O acidente com césio-137 em Goiânia, ocorrido em 1987, foi um dos maiores desastres radioativos do Brasil. As investigações apontaram responsabilidades compartilhadas entre diferentes partes.

Os dois catadores de sucata que encontraram o aparelho foram inicialmente as vítimas mais diretas. No entanto, a Justiça focou na apuração das responsabilidades técnicas e institucionais pelo abandono do material.

Os proprietários da clínica de radiologia abandonada, onde o equipamento médico contendo a fonte radioativa ficou, foram considerados responsáveis. Eles foram acusados de deixar o material sem a guarda e segurança devidas.

O físico que trabalhou na clínica também foi processado. A acusação era de que ele tinha conhecimento técnico sobre os perigos do césio-137 e não tomou as providências para seu descarte seguro.

O Instituto Goiano de Radioterapia, responsável pelo aparelho, enfrentou processos por negligência. A empresa foi acusada de não seguir as normas de proteção radiológica ao desativar suas atividades.

Em nível institucional, a Comissão Nacional de Energia Nuclear (CNEN) também foi criticada. Relatórios apontaram falhas na fiscalização de materiais radioativos na época do acidente.

O caso gerou condenações na esfera criminal e cível.

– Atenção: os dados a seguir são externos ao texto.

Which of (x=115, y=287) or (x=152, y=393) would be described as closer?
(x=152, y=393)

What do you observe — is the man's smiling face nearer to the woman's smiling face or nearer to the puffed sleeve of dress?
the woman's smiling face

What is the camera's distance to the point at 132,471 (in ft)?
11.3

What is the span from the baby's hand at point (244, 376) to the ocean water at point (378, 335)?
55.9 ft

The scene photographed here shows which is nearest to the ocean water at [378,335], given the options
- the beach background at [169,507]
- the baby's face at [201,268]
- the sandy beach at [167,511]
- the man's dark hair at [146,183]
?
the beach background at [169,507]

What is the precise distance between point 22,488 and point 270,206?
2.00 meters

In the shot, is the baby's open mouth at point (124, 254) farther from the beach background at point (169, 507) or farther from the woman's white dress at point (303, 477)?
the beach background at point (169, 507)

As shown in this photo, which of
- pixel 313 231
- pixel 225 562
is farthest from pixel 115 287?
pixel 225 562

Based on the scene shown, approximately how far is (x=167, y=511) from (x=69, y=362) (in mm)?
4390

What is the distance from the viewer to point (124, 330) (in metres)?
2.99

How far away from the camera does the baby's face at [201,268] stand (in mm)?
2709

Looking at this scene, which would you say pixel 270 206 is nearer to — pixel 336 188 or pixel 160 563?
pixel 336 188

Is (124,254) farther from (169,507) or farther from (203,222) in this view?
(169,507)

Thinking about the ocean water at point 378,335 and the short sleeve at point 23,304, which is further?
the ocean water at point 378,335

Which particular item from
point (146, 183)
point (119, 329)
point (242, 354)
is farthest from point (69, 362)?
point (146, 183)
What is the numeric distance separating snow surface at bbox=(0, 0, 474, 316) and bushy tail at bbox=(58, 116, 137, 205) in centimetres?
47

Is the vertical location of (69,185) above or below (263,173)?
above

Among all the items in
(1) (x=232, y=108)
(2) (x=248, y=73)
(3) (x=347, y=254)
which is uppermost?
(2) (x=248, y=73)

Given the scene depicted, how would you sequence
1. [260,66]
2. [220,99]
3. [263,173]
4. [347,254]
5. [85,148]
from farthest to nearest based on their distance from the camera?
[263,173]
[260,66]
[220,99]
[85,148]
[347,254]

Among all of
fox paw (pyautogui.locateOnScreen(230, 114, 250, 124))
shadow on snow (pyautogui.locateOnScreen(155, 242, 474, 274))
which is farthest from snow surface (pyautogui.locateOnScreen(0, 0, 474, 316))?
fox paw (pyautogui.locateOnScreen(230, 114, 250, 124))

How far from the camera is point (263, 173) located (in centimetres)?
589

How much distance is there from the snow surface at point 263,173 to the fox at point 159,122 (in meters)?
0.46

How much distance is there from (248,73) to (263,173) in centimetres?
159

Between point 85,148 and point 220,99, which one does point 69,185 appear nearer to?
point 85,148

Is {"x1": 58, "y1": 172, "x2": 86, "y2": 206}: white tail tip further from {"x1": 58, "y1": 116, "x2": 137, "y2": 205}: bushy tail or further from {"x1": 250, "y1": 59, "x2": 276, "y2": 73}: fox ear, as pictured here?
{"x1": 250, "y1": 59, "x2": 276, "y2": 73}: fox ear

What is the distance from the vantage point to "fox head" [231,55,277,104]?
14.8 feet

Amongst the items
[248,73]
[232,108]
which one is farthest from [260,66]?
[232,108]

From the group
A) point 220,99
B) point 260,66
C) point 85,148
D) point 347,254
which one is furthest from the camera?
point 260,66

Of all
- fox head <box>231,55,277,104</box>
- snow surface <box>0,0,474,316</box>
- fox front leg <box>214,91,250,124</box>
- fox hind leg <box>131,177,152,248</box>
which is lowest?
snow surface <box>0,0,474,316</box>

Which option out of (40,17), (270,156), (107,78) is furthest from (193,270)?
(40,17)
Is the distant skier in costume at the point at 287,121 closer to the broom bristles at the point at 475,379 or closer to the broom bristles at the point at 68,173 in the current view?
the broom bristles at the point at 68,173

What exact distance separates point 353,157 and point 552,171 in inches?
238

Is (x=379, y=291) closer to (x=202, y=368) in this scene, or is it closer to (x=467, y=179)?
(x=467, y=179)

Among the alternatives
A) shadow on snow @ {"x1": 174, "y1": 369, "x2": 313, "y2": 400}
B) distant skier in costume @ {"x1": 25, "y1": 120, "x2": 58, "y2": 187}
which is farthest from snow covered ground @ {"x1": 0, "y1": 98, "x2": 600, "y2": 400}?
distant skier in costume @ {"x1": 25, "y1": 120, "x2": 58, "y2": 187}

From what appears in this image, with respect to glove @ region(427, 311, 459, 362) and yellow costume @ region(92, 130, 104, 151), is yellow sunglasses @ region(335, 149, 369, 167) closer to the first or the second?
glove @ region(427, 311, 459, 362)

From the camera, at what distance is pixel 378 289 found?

Alguns dos responsáveis receberam penas de prisão, enquanto indenizações foram determinadas para as vítimas e familiares.

O desastre levou a mudanças na legislação brasileira sobre o uso de materiais radioativos. Novas regras de licenciamento, controle e descarte foram implementadas para evitar tragédias similares.

O episódio do césio-137 segue como um marco na história da segurança nuclear no país. Os processos judiciais se estenderam por anos, consolidando entendimentos sobre responsabilidade em catástrofes tecnológicas.